With around fifteen permanent staff (Inria and CNRS researchers, INSA/Université de Rennes lecturers, including 3 IUFs), around fifteen PhD students and several engineers, the team is recognised worldwide in these areas of expertise. It is also renowned for its on-site atmosphere, its coffee breaks and its seminars with memorable greens. We’re also lucky enough to be able to host two engineers from the Software Heritage team on our premises, facilitating links between the groups.
Required skills : Knowledge of Python and Rust will be appreciated. Generally speaking, we expect to welcome engineers with the ability to master several development languages.
Skills
Knowledge of Python and Rust will be appreciated. Generally speaking, we expect to welcome engineers with the ability to master several development languages.
Benefits package
- Subsidized meals
- Partial reimbursement of public transport costs
- Possibility of teleworking (90 days per year) and flexible organization of working hours
- Partial payment of insurance costs
Remuneration
Monthly gross salary from 2 979 euros according to diploma and experience
General Information
- Theme/Domain :
Distributed programming and Software engineering
Software engineering (BAP E) - Town/city : Rennes
- Inria Center : Centre Inria de l'Université de Rennes
- Starting date : 2024-10-01
- Duration of contract : 2 years
- Deadline to apply : 2024-10-31
Warning : you must enter your e-mail address in order to save your application to Inria. Applications must be submitted online on the Inria website. Processing of applications sent from other channels is not guaranteed.
Instruction to apply
Please submit online : your resume, cover letter and letters of recommendation eventually
Defence Security :
This position is likely to be situated in a restricted area (ZRR), as defined in Decree No. 2011-1425 relating to the protection of national scientific and technical potential (PPST).Authorisation to enter an area is granted by the director of the unit, following a favourable Ministerial decision, as defined in the decree of 3 July 2012 relating to the PPST. An unfavourable Ministerial decision in respect of a position situated in a ZRR would result in the cancellation of the appointment.
Recruitment Policy :
As part of its diversity policy, all Inria positions are accessible to people with disabilities.
Contacts
- Inria Team : DIVERSE
-
Recruiter :
Barais Olivier / Olivier.Barais@irisa.fr
The keys to success
- be really excited about our project
- be persistent (get back up and continue when things don't work out as planned -- true research rarely works out as planned)

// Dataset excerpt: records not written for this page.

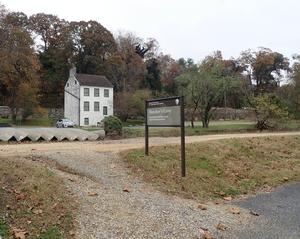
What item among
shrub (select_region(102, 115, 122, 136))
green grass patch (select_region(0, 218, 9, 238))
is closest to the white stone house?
shrub (select_region(102, 115, 122, 136))

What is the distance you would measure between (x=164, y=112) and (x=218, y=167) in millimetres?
2878

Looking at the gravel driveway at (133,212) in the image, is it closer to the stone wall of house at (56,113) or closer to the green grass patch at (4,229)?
the green grass patch at (4,229)

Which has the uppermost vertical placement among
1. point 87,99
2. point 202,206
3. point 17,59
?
point 17,59

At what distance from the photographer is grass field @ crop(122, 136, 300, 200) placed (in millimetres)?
10797

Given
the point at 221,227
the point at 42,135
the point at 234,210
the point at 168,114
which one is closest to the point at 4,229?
the point at 221,227

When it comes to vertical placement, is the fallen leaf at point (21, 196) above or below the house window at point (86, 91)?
below

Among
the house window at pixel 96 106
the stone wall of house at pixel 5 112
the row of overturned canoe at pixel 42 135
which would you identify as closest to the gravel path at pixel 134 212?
the row of overturned canoe at pixel 42 135

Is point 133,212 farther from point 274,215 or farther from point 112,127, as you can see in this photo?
point 112,127

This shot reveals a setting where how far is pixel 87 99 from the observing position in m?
60.5

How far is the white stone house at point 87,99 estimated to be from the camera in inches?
2359

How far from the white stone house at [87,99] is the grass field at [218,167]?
4339 centimetres

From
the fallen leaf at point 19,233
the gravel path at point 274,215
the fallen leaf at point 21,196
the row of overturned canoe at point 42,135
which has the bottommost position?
the gravel path at point 274,215

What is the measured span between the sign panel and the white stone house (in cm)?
4648

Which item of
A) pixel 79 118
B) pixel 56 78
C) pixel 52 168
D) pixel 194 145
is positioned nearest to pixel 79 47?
pixel 56 78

- be fearless (e.g., be ok hacking a virtual machine, a compiler, a kernel, or implementing a complex algorithm)
- have a small child's attitude (to want to understand and learn about everything they encounter)
- have an engineer's attitude (not to take the first solution that comes to mind, but to look at the key alternatives)

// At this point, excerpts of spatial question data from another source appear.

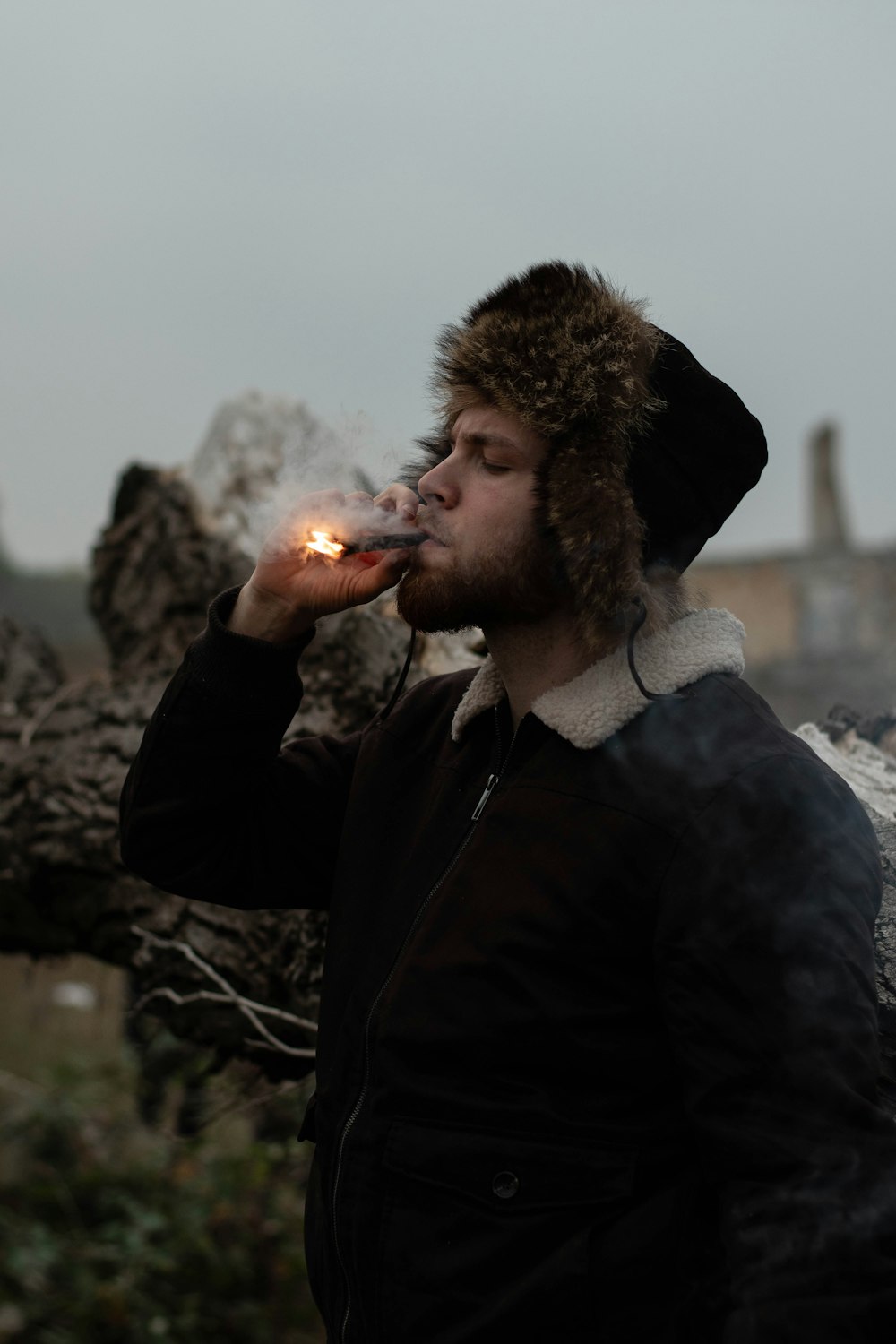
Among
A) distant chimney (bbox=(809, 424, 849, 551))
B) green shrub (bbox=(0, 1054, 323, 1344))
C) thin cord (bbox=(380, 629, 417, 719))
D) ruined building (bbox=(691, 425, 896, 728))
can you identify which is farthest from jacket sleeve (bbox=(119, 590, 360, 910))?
distant chimney (bbox=(809, 424, 849, 551))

- have a researcher's attitude (to want to truly understand something, and to not be satisfied with the first best explanation)
- want to look at the simple and obvious before exploring the complicated
- be able to focus (to ignore the many other cool things one could also do)
- derive pleasure from coming up with a logical and clear argument or explanation
- like to read (books, papers, papers, papers)
- like to convince others using sound arguments
- be ok working hard
- be happy staying in Brittany for quite some time
- be ok traveling long distance from time to time (e.g., for conferences)
About Inria
Inria is the French national research institute dedicated to digital science and technology. It employs 2,600 people. Its 200 agile project teams, generally run jointly with academic partners, include more than 3,500 scientists and engineers working to meet the challenges of digital technology, often at the interface with other disciplines. The Institute also employs numerous talents in over forty different professions. 900 research support staff contribute to the preparation and development of scientific and entrepreneurial projects that have a worldwide impact.